Ségolène Royal met la gauche devant sa responsabilité éminente
Ségolène Royal a placé jeudi les électeurs de gauche devant leur “responsabilité éminente” à un mois du premier tour de la présidentielle.

Lors d’un meeting à Marseille, la candidate socialiste a rendu hommage aux militants venus l’écouter, “vous qui êtes convaincus que la France ne doit pas se tromper dans quelques semaines”.
A un mois “jour pour jour du jour où la France va choisir son destin (…), je voudrais d’abord vous dire que je ne veux pas que le 22 avril ressemble au 21 avril 2002″, a-t-elle déclaré devant plus de 8.000 personnes rassemblées au Dôme, dont 4 cars d’audois.

“C’est pourquoi cette dernière étape est si importante et c’est pourquoi ce soir, je veux vous parler avec gravité parce que vous avez une responsabilité éminente, (…) la responsabilité d’aller convaincre toutes celles et tous ceux qui ont de nouveau envie de croire en l’efficacité politique”, a-t-elle souligné.
“Mettez-vous en mouvement pour construire une France juste, un France forte ! Mettez-vous en mouvement pour faire gagner la France, pour la relever !
Je suis sûre que nous gagnerons parce que les Français ne demandent que cela”, a-t-elle lancé avant de faire jouer la Marseillaise, “chant de toutes les libertés, chant de tous les républicains”.

A 31 jours du premier tour, les Français sont face à des choix clairs, projet contre projet, a estimé Ségolène Royal, classant François Bayrou et Nicolas Sarkozy sous une seule et même dénomination, “les deux candidats de droite”, et les renvoyant dans le camp des sortants.
” L’heure de vérité va boientôt sonnée “
Elle a opposé la situation “que nous laisse la droite d’une France frileuse, repliée sur elle-même qui a peur de regarder le monde” à son “pacte présidentiel”, porteur à ses yeux de la “défense de toutes les formes de solidarités, de toutes les formes de services publics et (de) l’invention de toutes les nouvelles formes de sécurité”.
“L’heure de la vérité va bientôt sonner et la première de ces vérités, c’est que ceux qui ont laissé la France dans l’état où elle se trouve (…) ceux-là ne peuvent pas incarner la France neuve, ceux-là ne peuvent pas prétendre qu’ils feront la rupture”, a-t-elle insisté.
Contrairement à son habitude, elle a cité sur scène le nom du candidat de l’UMP, déclenchant les sifflets de la salle avant qu’elle ne les arrête d’un geste de la main.
“Non! Pas de ou même si vous en avez envie!”, a-t-elle intimé face à des milliers de petits panneaux “Ségolène Présidente” rouge et violet.

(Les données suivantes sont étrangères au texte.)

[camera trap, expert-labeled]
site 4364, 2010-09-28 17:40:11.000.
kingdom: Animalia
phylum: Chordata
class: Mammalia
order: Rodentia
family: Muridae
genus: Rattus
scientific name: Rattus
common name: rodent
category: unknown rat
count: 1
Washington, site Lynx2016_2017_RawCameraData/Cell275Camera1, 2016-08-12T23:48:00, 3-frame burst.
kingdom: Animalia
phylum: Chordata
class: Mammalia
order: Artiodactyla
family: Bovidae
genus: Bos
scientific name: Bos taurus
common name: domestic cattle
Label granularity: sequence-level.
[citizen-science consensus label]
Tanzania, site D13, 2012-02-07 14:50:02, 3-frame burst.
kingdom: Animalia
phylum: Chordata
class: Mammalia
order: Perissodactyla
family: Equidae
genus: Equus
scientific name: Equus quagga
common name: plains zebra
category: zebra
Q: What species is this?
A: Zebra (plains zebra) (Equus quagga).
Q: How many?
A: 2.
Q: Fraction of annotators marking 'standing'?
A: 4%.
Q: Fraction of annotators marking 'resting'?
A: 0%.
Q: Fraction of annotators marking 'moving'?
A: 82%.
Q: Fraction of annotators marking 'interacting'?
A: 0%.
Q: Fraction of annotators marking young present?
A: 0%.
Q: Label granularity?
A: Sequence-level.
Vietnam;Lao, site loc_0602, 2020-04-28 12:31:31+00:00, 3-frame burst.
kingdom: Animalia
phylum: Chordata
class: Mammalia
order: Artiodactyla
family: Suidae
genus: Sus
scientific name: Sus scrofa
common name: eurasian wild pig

“Je m’abstiens de toute attaque personnelle. Je leur laisse cela. D’ailleurs, ils s’y emploient beaucoup l’un contre l’autre. Moi je vous parle des idées et de la conception de la France”, a-t-elle fait valoir.
Sur scène avant elle, l’ancien porte-parole des Verts, Stéphane Pocrain, a lancé un appel au rassemblement de toutes les forces de gauche.
“Oui, j’ai des désaccords” avec la candidate socialiste, a-t-il reconnu, “mais ces désaccords ne vaudront rien demain face à la victoire de Nicolas Sarkozy Sarkozy ou de François Bayrou”.
“Si on veut qu’il y ait une gauche tout court qui existe (…) je ne connais pas d’autre méthode que le rassemblement”, a insisté l’éphémère candidat à la présidentielle.
A ses yeux, le candidat de l’UDF est le “David Copperfield du paysage politique français” capable de faire disparaître en quelques semaines disparaître “des années de soumission à la droite”.
Laure Bretton / Reuters

Ségolène Royal à Marseille : “La France juste et forte”
En meeting à Marseille, la candidate a prononcé un discours fort sur la France métissée. Kader Arif, Marc Thiercelin, Stéphane Pocrain, Najat Belckacem, Geneviève Couraud, Jean-Louis Bianco, Eugène Caselli, Michel Vauzelle, Patrick Mennucci et Aurélie Filippetti, reviennent sur cet évènement.

Ségolène Royal à Marseille :
Ségolène Royal était en meeting à Marseille, jeudi soir, devant quelque 8.000 personnes. Plusieurs personnalités régionales étaient présentes : Michel Vauzelle, président du Conseil régional, Jean-Noël Guérini, président du Conseil général, son directeur de campagne Jean-Louis Bianco mais aussi Edmonde Charles-Roux, la veuve de Gaston Defferre.
“Dans le débat national qui est aujourd’hui dans la dernière ligne droite, c’est un moment historique important, ce soir, fortement symbolique, puisque jour pour jour, du 22 mars au 22 avril, la France va choisir son destin.
Je voudrais d’abord vous dire que je ne veux pas que le 22 avril ressemble au 21 avril. Et pourtant, j’ai senti, pendant ces longues semaines, ces longs mois, de débats participatifs, j’ai senti gronder la colère des Français, j’ai senti que le doute à l’égard de la politique ne s’était pas apaisé.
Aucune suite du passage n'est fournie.